Hope for Wildlife opens Inverness County clinic

January 29, 2024

Hope for Wildlife, a Nova Scotian wildlife rehabilitation and education non-profit, is looking for local volunteers to support its recently opened drop-off and veterinary clinic for injured and orphaned animals in Inverness County.

Hope Swinimer, founder and director of the organization, says they’re not looking for a huge commitment – maybe four hours a week – to serve the clinic, located at 954 Highway 105 in Lexington, five kilometres north of the Port Hastings rotary.

“We currently have a team of about 200 volunteers, and they stretch from Cape Breton to Yarmouth,” she says. Volunteers can help with the pick-up and delivery of injured and orphaned animals to the clinic, which will eventually be staffed to provide triage of these animals.

Hope for Wildlife takes more than 7,000 wild animals into its care each year, Swinimer says, noting that these triage centres and their volunteers play a key role in the organization’s operation. When a call comes into Hope for Wildlife, a volunteer may be dispatched to pick up and deliver an animal to the clinic. She says a similar clinic is operating in Wolfville.

“It really is quite efficient when you get 200 people involved,” Swinimer says, noting that it can be a strain on an animal to have to travel hours to get to Hope for Wildlife’s main rehabilitation centre in Seaforth, located about 40 km east of Halifax.

“The whole purpose for these facilities is to have triage,” she explains, adding that the Lexington clinic will be staffed by a full-time certified veterinary technician. “These animals have already driven an hour, or an hour and a half. They need stabilization. They need to be warmed up. They need oxygen. They need fluids. They may need pain meds. That’s what makes the difference.”

“We were just finding that so many wouldn’t make the trip into us in Seaforth,” she adds. “Think of Yarmouth to here. It’s four and a half hours. The same with Cape Breton. It’s a long haul. So, by having these stabilization spots, it just makes a world of difference. We’re seeing so much more success.”

Swinimer says it’s an unfortunate fact that some animals are injured to the point that they cannot be saved, and a clinic like the one in Lexington can properly assess the animal in a timelier fashion.

“I think triages are helping,” she says, noting that part of the triage is determining whether an animal can be saved. “We can humanely euthanize at these stations. That means the animal didn’t suffer for another two-hour drive into Hope for Wildlife. And it frees up time and energy and resources so that we can spend more time on animals we know we can nurse through and get healthy.”

Swinimer says there’s a huge educational component to the work of Hope for Wildlife, and that people encountering a wild animal sometimes may not know what services they offer.
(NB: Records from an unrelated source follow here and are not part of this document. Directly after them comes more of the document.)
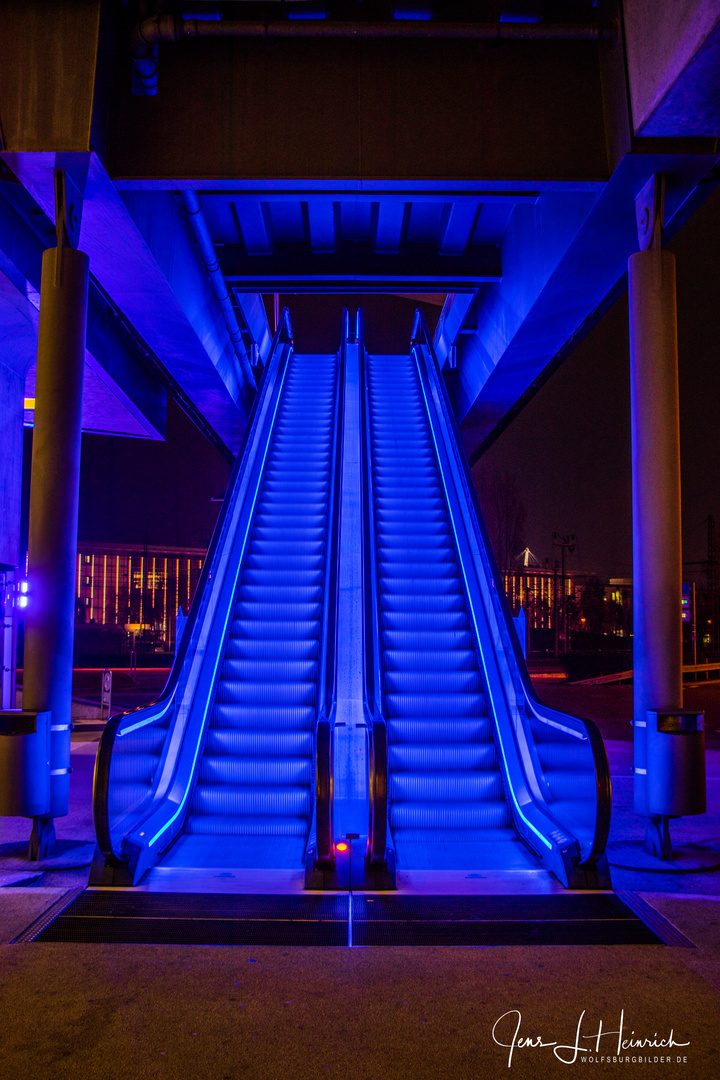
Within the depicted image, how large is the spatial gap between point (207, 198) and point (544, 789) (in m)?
6.34

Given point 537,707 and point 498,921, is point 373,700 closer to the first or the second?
point 537,707

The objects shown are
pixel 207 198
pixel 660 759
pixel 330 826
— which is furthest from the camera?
pixel 207 198

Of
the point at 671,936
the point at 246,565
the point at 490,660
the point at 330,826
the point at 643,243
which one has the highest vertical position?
the point at 643,243

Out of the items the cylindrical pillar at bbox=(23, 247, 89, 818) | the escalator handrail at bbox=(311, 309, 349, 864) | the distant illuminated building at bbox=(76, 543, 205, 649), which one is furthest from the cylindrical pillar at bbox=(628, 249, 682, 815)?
the distant illuminated building at bbox=(76, 543, 205, 649)

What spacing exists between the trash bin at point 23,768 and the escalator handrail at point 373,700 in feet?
7.61

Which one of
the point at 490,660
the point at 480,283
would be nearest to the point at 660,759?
the point at 490,660

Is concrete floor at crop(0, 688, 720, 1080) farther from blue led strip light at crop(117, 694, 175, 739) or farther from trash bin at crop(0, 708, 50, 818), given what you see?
trash bin at crop(0, 708, 50, 818)

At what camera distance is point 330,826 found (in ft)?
14.8

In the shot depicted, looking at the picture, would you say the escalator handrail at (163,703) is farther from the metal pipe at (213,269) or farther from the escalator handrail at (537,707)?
the escalator handrail at (537,707)

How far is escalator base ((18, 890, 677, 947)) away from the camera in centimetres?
362

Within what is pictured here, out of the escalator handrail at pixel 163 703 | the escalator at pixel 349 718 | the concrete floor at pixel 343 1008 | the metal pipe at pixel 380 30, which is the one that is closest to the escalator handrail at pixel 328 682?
the escalator at pixel 349 718

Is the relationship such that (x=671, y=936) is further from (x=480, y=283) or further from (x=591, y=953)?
(x=480, y=283)

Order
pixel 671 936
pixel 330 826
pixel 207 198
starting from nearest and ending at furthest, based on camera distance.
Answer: pixel 671 936 → pixel 330 826 → pixel 207 198

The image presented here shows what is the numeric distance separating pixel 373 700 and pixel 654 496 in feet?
8.61
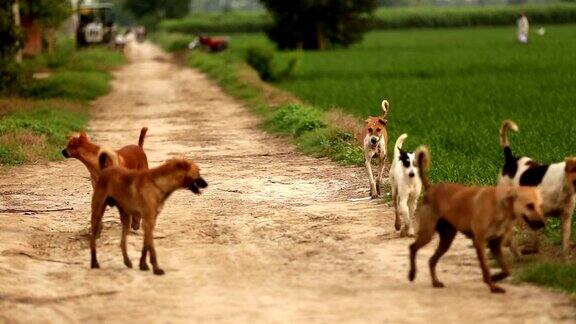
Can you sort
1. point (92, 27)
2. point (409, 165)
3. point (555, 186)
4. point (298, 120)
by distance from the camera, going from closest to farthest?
point (555, 186) < point (409, 165) < point (298, 120) < point (92, 27)

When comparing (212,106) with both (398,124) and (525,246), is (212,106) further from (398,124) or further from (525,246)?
(525,246)

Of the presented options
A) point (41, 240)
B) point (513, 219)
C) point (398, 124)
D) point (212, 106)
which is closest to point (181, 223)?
point (41, 240)

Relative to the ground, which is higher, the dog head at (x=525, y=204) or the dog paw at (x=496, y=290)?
the dog head at (x=525, y=204)

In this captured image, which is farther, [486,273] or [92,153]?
[92,153]

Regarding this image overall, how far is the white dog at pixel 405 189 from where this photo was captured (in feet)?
38.6

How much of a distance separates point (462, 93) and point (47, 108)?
10478 millimetres

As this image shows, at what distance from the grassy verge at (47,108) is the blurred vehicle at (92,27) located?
15741mm

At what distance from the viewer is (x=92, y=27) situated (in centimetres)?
6656

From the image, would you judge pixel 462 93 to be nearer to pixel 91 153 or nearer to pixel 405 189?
pixel 91 153

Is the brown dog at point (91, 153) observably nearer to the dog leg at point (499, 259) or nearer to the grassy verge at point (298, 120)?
the dog leg at point (499, 259)

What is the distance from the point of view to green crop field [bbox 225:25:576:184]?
1831cm

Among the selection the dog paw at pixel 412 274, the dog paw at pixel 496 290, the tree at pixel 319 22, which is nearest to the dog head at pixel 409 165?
the dog paw at pixel 412 274

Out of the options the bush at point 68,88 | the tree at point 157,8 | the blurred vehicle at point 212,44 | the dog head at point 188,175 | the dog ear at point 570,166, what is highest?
the dog ear at point 570,166

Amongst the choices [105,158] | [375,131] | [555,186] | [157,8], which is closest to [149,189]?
[105,158]
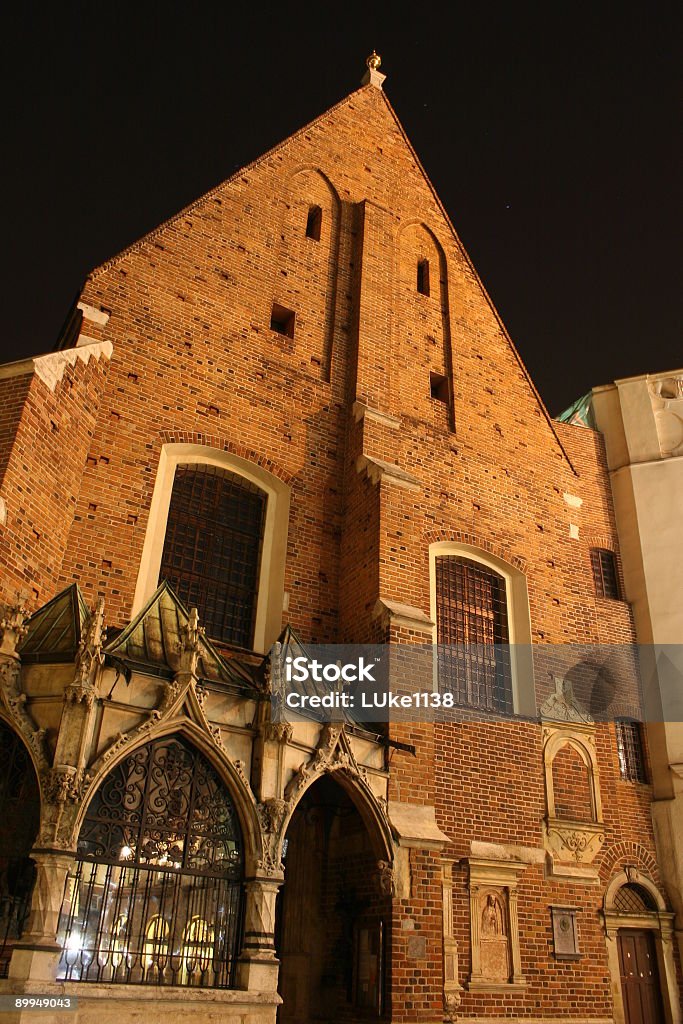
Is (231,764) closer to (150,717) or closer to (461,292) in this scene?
(150,717)

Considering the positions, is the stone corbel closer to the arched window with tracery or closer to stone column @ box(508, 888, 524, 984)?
the arched window with tracery

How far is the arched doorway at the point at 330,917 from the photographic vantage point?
9.55m

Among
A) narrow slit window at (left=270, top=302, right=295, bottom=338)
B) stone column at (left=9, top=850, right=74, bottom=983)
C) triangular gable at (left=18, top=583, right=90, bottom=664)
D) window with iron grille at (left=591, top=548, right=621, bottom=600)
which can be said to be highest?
narrow slit window at (left=270, top=302, right=295, bottom=338)

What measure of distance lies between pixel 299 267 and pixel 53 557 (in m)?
7.69

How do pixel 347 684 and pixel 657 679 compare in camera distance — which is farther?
pixel 657 679

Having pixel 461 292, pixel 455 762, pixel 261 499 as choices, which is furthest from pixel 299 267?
pixel 455 762

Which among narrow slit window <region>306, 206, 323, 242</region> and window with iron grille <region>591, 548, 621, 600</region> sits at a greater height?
narrow slit window <region>306, 206, 323, 242</region>

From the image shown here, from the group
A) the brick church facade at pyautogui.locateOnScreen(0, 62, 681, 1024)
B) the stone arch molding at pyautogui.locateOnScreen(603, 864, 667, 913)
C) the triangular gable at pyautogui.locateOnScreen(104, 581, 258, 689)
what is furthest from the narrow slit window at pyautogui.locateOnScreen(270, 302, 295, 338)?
the stone arch molding at pyautogui.locateOnScreen(603, 864, 667, 913)

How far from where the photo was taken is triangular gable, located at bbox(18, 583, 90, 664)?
25.5 feet

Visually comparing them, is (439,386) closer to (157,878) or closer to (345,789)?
(345,789)

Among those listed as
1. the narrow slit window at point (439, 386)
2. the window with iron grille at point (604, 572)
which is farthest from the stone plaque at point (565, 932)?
the narrow slit window at point (439, 386)

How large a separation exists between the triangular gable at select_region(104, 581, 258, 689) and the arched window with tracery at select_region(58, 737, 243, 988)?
0.77 metres

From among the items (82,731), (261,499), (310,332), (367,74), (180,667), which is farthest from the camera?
(367,74)

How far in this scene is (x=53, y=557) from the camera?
10.2m
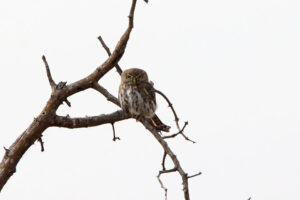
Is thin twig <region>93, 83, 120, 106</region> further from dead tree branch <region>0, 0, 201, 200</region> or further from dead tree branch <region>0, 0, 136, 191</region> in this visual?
dead tree branch <region>0, 0, 136, 191</region>

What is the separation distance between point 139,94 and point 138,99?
10.3 inches

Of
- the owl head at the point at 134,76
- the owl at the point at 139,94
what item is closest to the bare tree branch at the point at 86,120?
the owl at the point at 139,94

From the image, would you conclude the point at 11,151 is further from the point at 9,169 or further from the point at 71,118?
the point at 71,118

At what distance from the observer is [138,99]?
10.7 meters

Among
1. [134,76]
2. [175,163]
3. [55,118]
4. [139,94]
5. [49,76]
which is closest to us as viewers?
[175,163]

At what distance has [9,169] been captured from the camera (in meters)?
7.48

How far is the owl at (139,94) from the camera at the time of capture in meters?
10.4

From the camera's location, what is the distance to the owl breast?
1037cm

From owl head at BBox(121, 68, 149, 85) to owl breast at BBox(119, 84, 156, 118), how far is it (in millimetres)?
112

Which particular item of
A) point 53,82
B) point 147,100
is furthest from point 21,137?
point 147,100

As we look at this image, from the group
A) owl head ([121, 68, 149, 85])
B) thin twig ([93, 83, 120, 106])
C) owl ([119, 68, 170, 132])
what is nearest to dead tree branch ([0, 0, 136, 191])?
thin twig ([93, 83, 120, 106])

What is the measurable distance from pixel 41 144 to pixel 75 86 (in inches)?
31.6

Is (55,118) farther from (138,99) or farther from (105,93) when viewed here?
(138,99)

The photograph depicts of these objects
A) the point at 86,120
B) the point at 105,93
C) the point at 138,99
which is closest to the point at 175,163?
the point at 86,120
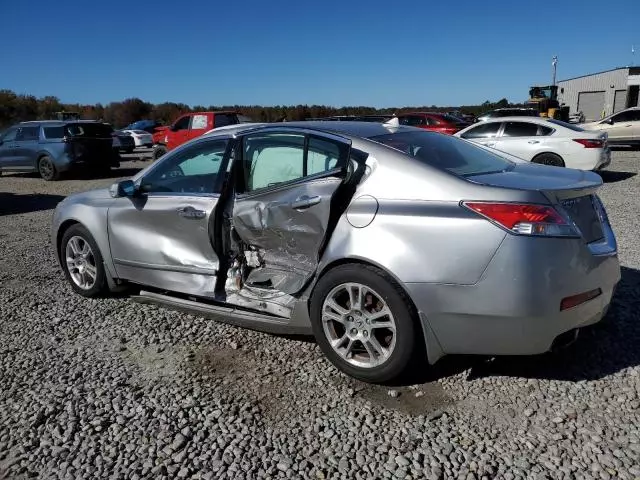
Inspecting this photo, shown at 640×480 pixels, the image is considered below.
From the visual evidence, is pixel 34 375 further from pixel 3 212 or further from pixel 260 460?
pixel 3 212

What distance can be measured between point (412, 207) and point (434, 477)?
1414 millimetres

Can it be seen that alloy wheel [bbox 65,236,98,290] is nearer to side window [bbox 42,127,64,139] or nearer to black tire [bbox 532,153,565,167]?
black tire [bbox 532,153,565,167]

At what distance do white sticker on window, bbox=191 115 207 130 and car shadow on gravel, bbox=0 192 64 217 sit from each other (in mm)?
5606

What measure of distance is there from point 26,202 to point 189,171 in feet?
30.3

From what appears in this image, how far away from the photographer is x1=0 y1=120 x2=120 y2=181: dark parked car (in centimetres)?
1574

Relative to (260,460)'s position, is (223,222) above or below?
above

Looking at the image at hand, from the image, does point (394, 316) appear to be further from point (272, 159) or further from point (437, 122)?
point (437, 122)

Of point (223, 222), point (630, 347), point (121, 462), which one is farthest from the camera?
point (223, 222)

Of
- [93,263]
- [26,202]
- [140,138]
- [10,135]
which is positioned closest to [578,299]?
[93,263]

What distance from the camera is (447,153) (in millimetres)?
3756

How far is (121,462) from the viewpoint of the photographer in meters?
2.65

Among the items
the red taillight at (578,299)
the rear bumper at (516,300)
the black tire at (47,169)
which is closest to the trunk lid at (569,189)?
the rear bumper at (516,300)

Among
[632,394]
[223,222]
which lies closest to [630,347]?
[632,394]

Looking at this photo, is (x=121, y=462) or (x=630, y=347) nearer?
(x=121, y=462)
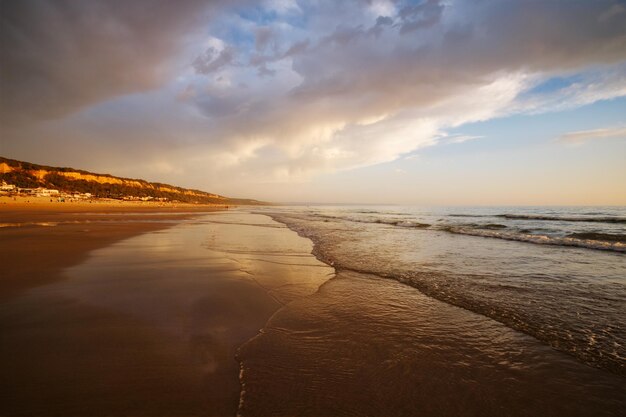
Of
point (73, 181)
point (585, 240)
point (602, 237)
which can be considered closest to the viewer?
point (585, 240)

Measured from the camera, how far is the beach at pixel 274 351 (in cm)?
244

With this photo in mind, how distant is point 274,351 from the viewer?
333 centimetres

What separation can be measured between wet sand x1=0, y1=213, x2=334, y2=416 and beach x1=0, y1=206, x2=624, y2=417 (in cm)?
2

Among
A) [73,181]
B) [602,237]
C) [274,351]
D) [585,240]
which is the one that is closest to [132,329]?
[274,351]

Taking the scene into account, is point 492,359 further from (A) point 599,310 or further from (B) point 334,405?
(A) point 599,310

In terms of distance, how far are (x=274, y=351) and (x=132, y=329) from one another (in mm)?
2102

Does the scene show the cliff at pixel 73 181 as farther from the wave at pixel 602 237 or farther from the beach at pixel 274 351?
the wave at pixel 602 237

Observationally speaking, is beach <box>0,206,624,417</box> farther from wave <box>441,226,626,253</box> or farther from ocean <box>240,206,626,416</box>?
wave <box>441,226,626,253</box>

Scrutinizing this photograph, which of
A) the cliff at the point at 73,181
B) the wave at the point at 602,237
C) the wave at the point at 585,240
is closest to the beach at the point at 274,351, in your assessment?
the wave at the point at 585,240

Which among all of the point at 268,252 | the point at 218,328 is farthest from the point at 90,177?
the point at 218,328

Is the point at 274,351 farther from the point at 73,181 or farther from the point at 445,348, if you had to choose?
the point at 73,181

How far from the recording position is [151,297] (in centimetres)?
510

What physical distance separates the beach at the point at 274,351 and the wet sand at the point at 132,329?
2 centimetres

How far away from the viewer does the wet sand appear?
2.41 m
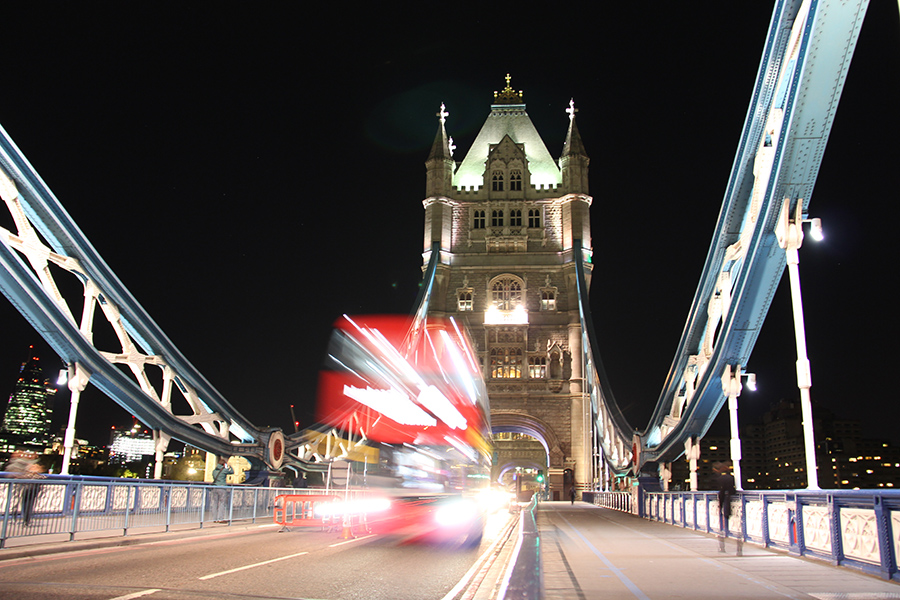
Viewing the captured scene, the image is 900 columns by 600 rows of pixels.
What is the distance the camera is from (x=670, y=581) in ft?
25.3

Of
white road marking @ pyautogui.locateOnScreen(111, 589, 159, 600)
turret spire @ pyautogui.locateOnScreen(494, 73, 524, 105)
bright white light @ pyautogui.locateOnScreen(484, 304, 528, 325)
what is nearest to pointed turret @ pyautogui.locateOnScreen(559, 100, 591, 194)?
turret spire @ pyautogui.locateOnScreen(494, 73, 524, 105)

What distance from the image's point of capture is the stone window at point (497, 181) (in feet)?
182

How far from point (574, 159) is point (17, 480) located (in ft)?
163

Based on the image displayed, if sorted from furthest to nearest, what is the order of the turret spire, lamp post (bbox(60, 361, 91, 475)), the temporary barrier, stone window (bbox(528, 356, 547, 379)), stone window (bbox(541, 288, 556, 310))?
the turret spire → stone window (bbox(541, 288, 556, 310)) → stone window (bbox(528, 356, 547, 379)) → the temporary barrier → lamp post (bbox(60, 361, 91, 475))

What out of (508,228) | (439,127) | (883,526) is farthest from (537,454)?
(883,526)

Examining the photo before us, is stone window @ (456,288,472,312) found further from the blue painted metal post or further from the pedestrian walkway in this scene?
the blue painted metal post

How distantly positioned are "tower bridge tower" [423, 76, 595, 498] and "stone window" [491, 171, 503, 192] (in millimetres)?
88

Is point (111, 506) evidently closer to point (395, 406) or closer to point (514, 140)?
point (395, 406)

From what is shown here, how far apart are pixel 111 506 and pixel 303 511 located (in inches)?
187

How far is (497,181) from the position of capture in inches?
2189

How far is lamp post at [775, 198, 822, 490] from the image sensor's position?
9.84 meters

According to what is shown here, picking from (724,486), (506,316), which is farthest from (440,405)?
(506,316)

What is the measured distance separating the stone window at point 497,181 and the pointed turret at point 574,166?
16.4 ft

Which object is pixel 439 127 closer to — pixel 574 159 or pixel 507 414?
pixel 574 159
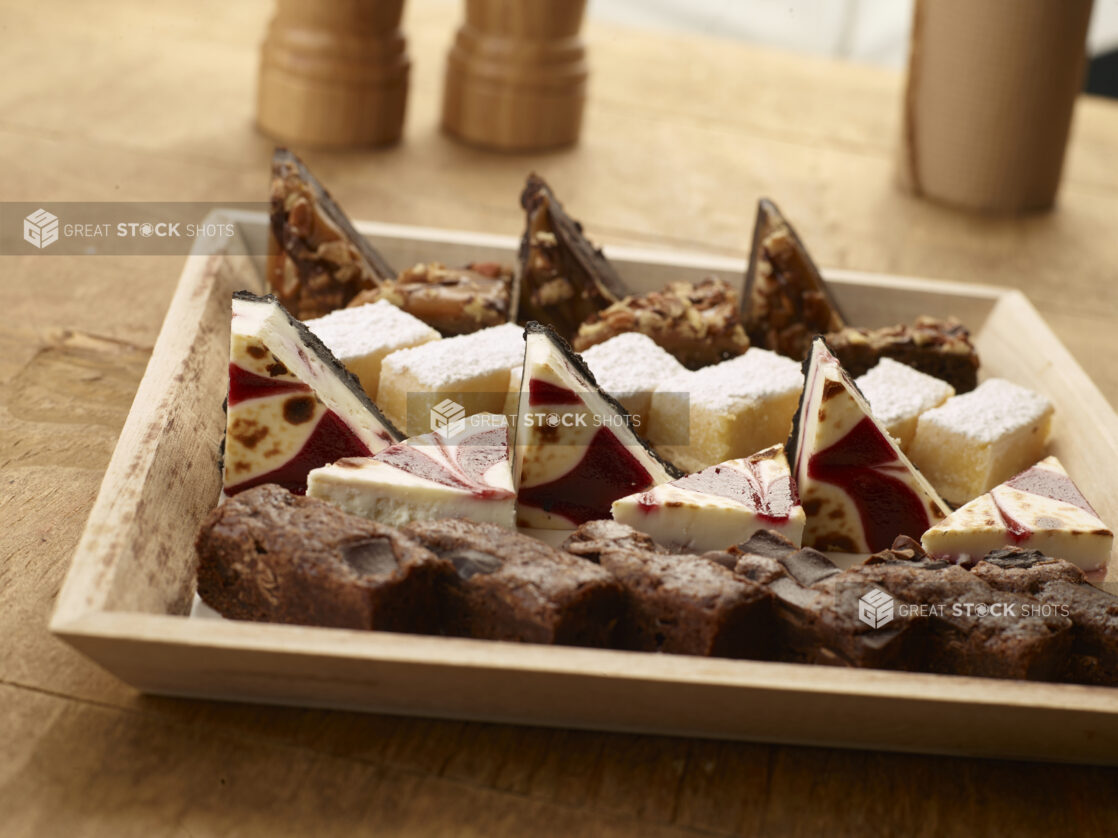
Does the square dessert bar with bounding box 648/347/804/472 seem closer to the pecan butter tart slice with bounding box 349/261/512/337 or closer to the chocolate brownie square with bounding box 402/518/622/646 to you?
the pecan butter tart slice with bounding box 349/261/512/337

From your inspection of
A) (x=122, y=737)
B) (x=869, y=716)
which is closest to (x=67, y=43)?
(x=122, y=737)

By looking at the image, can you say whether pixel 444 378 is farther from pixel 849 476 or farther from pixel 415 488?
pixel 849 476

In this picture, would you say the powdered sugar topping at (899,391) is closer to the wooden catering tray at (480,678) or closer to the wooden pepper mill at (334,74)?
the wooden catering tray at (480,678)

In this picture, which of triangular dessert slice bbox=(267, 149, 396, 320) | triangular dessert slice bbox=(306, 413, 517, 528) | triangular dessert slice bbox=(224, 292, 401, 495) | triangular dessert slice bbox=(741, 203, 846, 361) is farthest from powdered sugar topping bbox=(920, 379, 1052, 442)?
triangular dessert slice bbox=(267, 149, 396, 320)

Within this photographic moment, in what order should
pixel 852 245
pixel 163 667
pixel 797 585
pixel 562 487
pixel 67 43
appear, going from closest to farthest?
pixel 163 667 < pixel 797 585 < pixel 562 487 < pixel 852 245 < pixel 67 43

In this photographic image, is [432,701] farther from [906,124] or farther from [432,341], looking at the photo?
[906,124]
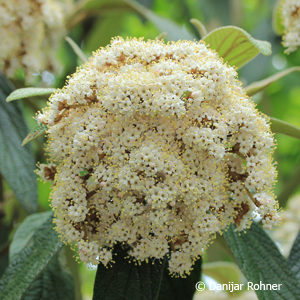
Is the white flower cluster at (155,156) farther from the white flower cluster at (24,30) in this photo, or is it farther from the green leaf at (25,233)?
the white flower cluster at (24,30)

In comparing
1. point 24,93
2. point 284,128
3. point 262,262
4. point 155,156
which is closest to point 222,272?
point 262,262

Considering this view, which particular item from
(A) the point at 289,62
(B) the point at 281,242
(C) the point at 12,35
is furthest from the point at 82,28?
(B) the point at 281,242

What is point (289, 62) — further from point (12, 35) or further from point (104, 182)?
point (104, 182)

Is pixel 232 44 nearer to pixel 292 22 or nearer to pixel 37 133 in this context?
pixel 292 22

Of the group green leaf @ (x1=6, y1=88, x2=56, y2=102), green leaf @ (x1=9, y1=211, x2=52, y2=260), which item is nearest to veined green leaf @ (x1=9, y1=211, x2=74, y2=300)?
green leaf @ (x1=9, y1=211, x2=52, y2=260)

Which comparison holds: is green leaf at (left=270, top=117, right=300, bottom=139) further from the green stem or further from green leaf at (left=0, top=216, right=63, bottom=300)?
the green stem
“People get confused,” she explains. “They’ve got a nuisance, and they want it gone. That’s not what we do.”

“We will give them pointers on how to get that raccoon out of their attic in a humane way, and we’ll give them pointers on how to keep birds from crashing into their windows,” she notes. “But what we deal with is a sick, injured or orphaned animal.”

People looking to volunteer with Hope for Wildlife are urged to go to their website at hopeforwildlife.net which also offers a wealth of information about how to determine whether an animal is actually sick, injured, or orphaned.

“We see about 250 different species every year,” Swinimer says. “In Cape Breton we do see a lot of white-tailed deer, lots of birds of prey, lots of songbirds. Two bobcats came in from there this year that had been orphaned. We really do get a variety.”

She says she expects the Lexington facility to at least be operating as a 24/7 drop-off location by early December, and as a staffed triage centre in the weeks that follow.